> **Supplied passage**
%%

Emerging applications, such as thin-film solar cell manufacturing in the solar industry and silicon/silicon germanium (Si/SiGe) epitaxy in the semiconductor industry, are using increasing levels of hydrogen gas in certain process steps. Because of its extremely small molecular size, hydrogen presents unique pumping challenges. This article discusses the factors leading to increased hydrogen use in these two processes, details the pumping challenges hydrogen presents for each, and highlights the vacuum pumping capabilities that are needed to resolve these challenges.
Regardless of the process or application, pumping hydrogen presents certain challenges because of the gas’ small molecular size and low viscosity, which is approximately half that of nitrogen. While these are not an issue when pumping at low pressures, they become a problem when the gas is compressed toward atmospheric pressure in a vacuum pump. As a result of its low viscosity, hydrogen tends to leak back through pump clearances, reducing the pump’s effective pumping speed.

%%

> **Work instructions**
Answer these questions from the hydrogen pumping passage:
(a) Which two industries are named as using more hydrogen gas in certain process steps?
(b) The viscosity of hydrogen is about half that of which gas?
(c) What does hydrogen leaking back through pump clearances reduce?
Please answer from the hydrogen pumping passage alone.

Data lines
%%

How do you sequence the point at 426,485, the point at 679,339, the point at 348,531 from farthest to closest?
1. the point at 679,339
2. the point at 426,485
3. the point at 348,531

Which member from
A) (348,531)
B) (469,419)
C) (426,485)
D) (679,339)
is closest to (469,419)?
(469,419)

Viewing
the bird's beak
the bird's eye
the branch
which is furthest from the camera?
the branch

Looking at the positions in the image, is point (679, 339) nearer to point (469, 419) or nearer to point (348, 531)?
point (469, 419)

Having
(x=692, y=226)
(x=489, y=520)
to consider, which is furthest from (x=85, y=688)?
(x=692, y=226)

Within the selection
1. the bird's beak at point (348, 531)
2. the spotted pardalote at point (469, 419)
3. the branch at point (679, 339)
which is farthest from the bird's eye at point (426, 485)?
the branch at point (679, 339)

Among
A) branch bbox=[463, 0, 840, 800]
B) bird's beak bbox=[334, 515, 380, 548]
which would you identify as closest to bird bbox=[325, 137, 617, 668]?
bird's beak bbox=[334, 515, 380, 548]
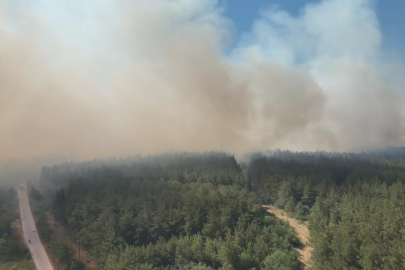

%%

> **Task output**
(a) The solar industry and the semiconductor industry.
(b) Nitrogen.
(c) The pump's effective pumping speed.